Murad Mohammed

Personal information
- Date of birth: 1 April 1997 (age 29)
- Place of birth: Iraq
- Height: 5 ft 7 in (1.71 m)
- Position: Forward

Team information
- Current team: Al-Quwa Al-Jawiya
- Number: 11

Senior career*
- Years: Team / Apps / (Gls)
- Al-Shirqat
- –2017: Baiji
- 2017–2020: Al-Kahrabaa
- 2020–2021: Al Shorta / 26 / (2)
- 2021–2022: Naft Al-Wasat
- 2022–2026: Al-Zawraa
- 2026–: Al-Quwa Al-Jawiya / 4 / (0)

International career^{‡}
- 2017-2018: Iraq U20
- 2018-: Iraq U23 / 6 / (3)
- 2021–: Iraq / 1 / (0)

= Murad Mohammed =

Iraqi footballer

Murad Mohammed Sabah (مراد محمد صباح; born 1 April 1997) is an Iraqi professional footballer who plays as a forward for Al-Quwa Al-Jawiya in the Iraqi Premier League and the Iraqi national team.

==Club career==
===Al-Kahrabaa===
Mohammed signed for Iraqi Premier League side Al-Kahrabaa in 2017, helping them to fifth place in his debut season, their best ever finish in their history.

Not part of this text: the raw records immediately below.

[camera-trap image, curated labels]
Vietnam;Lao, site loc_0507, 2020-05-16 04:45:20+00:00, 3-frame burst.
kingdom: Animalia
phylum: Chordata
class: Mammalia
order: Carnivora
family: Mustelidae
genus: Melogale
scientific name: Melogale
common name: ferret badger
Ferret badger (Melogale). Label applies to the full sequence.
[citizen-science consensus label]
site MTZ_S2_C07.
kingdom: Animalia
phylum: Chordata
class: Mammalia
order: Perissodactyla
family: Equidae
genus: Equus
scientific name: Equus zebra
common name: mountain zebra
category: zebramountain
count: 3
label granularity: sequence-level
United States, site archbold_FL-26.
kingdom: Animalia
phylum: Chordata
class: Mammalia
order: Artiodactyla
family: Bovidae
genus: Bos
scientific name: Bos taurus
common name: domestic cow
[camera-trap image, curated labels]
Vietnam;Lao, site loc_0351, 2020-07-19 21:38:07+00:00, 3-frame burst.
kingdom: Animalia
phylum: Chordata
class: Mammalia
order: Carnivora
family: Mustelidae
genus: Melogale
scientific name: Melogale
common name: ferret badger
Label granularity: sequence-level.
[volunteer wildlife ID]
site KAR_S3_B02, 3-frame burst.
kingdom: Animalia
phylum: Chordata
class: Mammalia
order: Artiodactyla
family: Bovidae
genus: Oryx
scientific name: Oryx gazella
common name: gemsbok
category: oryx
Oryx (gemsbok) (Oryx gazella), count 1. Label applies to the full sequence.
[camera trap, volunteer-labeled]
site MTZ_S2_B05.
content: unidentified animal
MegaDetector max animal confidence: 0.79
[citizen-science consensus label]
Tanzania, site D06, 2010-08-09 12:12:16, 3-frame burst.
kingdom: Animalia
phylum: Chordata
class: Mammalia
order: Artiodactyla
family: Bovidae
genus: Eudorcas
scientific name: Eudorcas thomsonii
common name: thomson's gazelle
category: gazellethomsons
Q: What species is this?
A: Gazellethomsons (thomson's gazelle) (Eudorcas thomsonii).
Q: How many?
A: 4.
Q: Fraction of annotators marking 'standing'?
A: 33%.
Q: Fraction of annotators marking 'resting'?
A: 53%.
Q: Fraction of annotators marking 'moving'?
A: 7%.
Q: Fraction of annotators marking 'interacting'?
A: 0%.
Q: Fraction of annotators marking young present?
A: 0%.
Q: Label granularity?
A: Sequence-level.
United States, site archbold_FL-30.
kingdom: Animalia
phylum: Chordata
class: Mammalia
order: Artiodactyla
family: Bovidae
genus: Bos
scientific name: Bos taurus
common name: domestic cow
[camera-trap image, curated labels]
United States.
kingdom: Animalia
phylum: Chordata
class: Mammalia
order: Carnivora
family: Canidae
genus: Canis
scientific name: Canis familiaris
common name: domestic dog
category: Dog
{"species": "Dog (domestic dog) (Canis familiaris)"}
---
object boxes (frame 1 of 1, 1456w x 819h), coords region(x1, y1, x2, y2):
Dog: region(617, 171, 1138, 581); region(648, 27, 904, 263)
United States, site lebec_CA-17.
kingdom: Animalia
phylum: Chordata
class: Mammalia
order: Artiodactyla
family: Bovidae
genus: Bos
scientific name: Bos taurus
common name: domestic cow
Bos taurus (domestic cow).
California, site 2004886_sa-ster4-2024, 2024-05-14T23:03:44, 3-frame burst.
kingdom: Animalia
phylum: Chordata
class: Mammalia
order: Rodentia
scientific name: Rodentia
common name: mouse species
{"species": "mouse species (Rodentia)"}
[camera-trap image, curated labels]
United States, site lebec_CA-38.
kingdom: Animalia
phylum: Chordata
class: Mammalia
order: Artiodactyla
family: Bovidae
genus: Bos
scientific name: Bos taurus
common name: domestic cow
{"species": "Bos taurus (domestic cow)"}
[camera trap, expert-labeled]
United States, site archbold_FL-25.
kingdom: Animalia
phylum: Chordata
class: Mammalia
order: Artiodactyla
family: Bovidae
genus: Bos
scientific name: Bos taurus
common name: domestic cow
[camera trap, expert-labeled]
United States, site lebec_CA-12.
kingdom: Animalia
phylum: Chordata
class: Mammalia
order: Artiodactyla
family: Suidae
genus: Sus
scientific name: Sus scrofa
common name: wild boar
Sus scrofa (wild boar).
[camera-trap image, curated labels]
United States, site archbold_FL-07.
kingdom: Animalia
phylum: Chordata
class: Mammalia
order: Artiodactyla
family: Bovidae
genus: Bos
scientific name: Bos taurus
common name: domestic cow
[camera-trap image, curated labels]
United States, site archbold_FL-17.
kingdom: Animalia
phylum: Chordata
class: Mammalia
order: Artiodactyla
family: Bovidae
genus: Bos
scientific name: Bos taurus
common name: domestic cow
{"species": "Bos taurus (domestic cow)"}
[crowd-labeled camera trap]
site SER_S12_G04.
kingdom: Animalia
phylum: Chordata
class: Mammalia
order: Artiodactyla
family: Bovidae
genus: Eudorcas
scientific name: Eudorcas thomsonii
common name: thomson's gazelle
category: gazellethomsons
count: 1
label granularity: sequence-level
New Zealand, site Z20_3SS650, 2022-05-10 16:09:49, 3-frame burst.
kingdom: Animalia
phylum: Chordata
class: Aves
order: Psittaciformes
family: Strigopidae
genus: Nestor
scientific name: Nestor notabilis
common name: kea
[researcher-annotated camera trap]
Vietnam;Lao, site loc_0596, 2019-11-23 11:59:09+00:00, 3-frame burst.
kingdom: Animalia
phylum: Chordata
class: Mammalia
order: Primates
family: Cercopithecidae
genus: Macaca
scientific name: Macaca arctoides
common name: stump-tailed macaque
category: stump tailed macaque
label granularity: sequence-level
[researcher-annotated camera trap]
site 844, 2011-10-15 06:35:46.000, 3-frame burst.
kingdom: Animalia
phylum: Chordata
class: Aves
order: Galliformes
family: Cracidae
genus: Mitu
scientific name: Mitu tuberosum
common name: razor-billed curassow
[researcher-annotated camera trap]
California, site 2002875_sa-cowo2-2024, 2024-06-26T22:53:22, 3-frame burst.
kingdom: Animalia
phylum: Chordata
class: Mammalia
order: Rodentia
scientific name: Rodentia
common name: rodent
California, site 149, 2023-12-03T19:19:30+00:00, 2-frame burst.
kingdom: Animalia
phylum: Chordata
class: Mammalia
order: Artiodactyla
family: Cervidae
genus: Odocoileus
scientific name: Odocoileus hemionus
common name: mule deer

The following season, Murad helped the club to their first ever Iraq FA Cup final, beating Al-Talaba 3-0 in the semi-final before losing to Al-Zawraa 1-0 in the final.

===Al-Shorta===
In June 2020, Mohammed signed for Iraqi Premier League defending champions Al-Shorta. Murad scored his first goals for his new club in November 2020 in the Iraq FA Cup against Al-Khalis, scoring two goals in a 5-0 victory.

==International career==
===Iraq U-20===
Mohammed was first called up by his country at Under-20 level.

===Iraq U-23===
Murad was part of the Iraq U-23 side that qualified for the 2020 AFC U-23 Championship in Australia. Murad scored 3 goals in 3 appearances in the qualifiers and started all 3 matches in the tournament as Iraq were knocked out at the group stage.

===Iraq===
On 27 January 2021, Murad Mohammed made his first international cap with Iraq against Kuwait in a friendly.